**Testo estratto:**

“Ero figlia di separazioni, parentele false o taciute, distanze. Non sapevo più da chi provenivo”.
“L’Arminuta” di Donatella Pietrantonio, vincitrice del Premio Campiello 2017 ed edito da Einaudi è un libro che mi ha toccato il cuore.
Incuriosita dal titolo, del quale ho compreso il significato durante la lettura e dal volto in bianco e nero, della donna in copertina, ho iniziato questo romanzo e sono stata rapita dalla storia intensa, coinvolgente.
Un piccolo “gioiello” letterario, la cui protagonista è un’adolescente, che dopo aver trascorso un’infanzia di agi e comodità, scopre in un pomeriggio d’agosto, che la sua vera famiglia non è quella con cui ha vissuto fino a quel momento. I suoi genitori biologici, sono due persone molto povere che per problemi economici l’hanno data in affidamento ad una parente facoltosa senza figli.
“A tredici anni non conoscevo più l’altra mia madre. Salivo a fatica le scale di casa sua con una valigia scomoda e una borsa piena di scarpe confuse. Sul pianerottolo mi ha accolto l’odore di fritto recente e un’attesa. La porta non voleva aprirsi, qualcuno dall’interno la scuoteva senza parole ed armeggiava con la serratura. Ho guardato un ragno dimenarsi nel vuoto, appeso all’estremità del suo filo.”
Improvvisamente e senza spiegazioni da parte degli adulti, l’Arminuta, ovvero “la persona che è tornata”, in dialetto abruzzese, perde i suoi punti di riferimento: la sua casa, la sua migliore amica, la scuola, per ritrovarsi in un mondo di miseria, dove il cibo è poco e le bocche da sfamare tante, le stanze piccole e maleodoranti ed i gesti di affetto assenti.
Una descrizione stupenda di come la vita possa cambiare da un momento all’altro e di come si possa reagire alle avversità con determinazione e coraggio e la consapevolezza che la felicità non è data dalla ricchezza e dalle apparenze, ma dagli affetti sinceri e dalla onestà.

**Scopo dell'esercizio:** Prosegui la recensione di «L'Arminuta» a partire dall'ultima frase riportata.

**Materiale mostrato:**
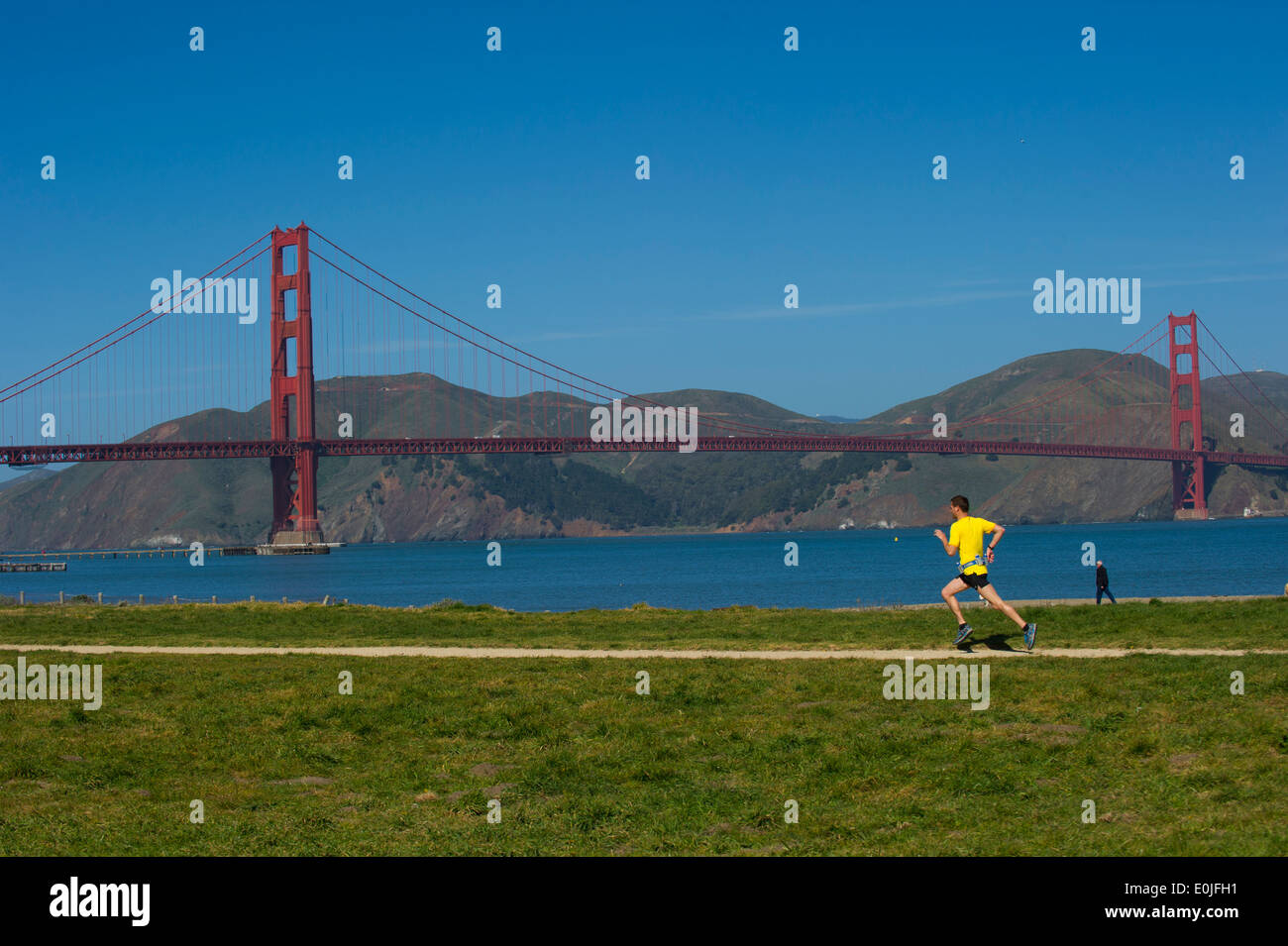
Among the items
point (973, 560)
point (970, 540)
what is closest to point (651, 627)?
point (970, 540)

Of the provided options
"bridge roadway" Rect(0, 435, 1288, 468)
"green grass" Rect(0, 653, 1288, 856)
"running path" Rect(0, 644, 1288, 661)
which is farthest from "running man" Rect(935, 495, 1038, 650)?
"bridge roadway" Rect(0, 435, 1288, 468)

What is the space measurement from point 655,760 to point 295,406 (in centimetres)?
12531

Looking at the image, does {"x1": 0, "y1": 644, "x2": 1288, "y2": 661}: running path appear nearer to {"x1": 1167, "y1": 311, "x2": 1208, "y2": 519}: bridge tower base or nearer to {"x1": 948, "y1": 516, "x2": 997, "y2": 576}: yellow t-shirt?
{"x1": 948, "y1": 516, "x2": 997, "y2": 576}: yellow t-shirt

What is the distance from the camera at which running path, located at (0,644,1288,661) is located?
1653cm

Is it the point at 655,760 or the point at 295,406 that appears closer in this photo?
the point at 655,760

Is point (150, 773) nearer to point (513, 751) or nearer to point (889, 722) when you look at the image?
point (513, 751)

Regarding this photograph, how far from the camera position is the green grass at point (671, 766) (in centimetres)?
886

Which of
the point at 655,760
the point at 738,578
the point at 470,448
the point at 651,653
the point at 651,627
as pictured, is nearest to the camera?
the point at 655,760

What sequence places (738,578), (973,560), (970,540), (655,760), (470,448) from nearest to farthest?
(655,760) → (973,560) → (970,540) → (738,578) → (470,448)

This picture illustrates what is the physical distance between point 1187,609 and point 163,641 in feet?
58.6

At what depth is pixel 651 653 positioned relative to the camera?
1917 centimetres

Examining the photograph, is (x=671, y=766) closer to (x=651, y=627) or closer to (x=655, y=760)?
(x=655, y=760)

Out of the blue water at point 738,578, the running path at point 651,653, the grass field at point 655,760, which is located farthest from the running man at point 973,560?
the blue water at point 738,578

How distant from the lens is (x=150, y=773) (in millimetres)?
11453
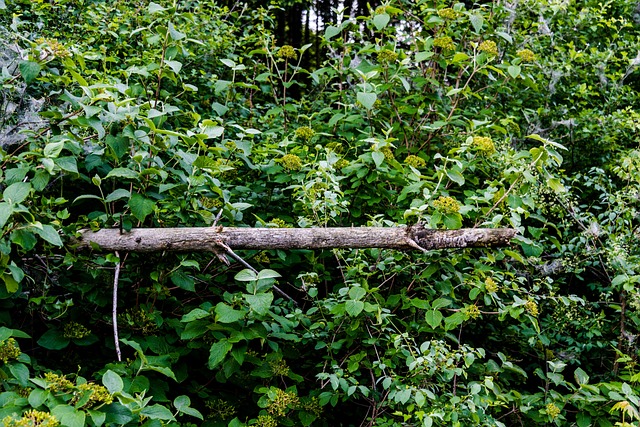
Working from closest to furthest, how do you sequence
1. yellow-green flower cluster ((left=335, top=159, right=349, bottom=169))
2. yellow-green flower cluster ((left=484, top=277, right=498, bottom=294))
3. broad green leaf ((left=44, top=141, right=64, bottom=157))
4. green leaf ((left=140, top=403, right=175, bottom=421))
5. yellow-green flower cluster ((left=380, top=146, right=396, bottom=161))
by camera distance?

**Risposta:**
L’Arminuta viene abbandonata e resta orfana due volte di madri viventi, è delusa ed incredula nel scoprire che la donna con cui ha vissuto felicemente, l’ha restituita come un pacco, dopo la nascita di un figlio naturale e fatica a creare un legame con colei che l’ha generata:
“Non l’ho mai chiamata, per anni. Da quando le sono stata restituita, la parola mamma si è annidata nella mia gola come un rospo che non è più saltato fuori. Se dovevo rivolgermi a lei con urgenza, cercavo di catturarne l’attenzione in modi diversi.”
Il difficile tema della maternità, viene trattato dall’autrice con grande abilità ed equilibrio. La Pietrantonio con empatia e senza cadere nella banalità, grazie ad una scrittura elegante e a tratti ruvida, ha maestria nell’affrontare un argomento doloroso e delicato, che ci riporta alle favole dei fratelli Grimm, basti pensare ad Hansel e Gretel e all’ Abruzzo degli anni Settanta, in cui per alcune famiglie indigenti, dell’entroterra rurale, era una consuetudine frequente, quella di dare in adozione i figli appena nati.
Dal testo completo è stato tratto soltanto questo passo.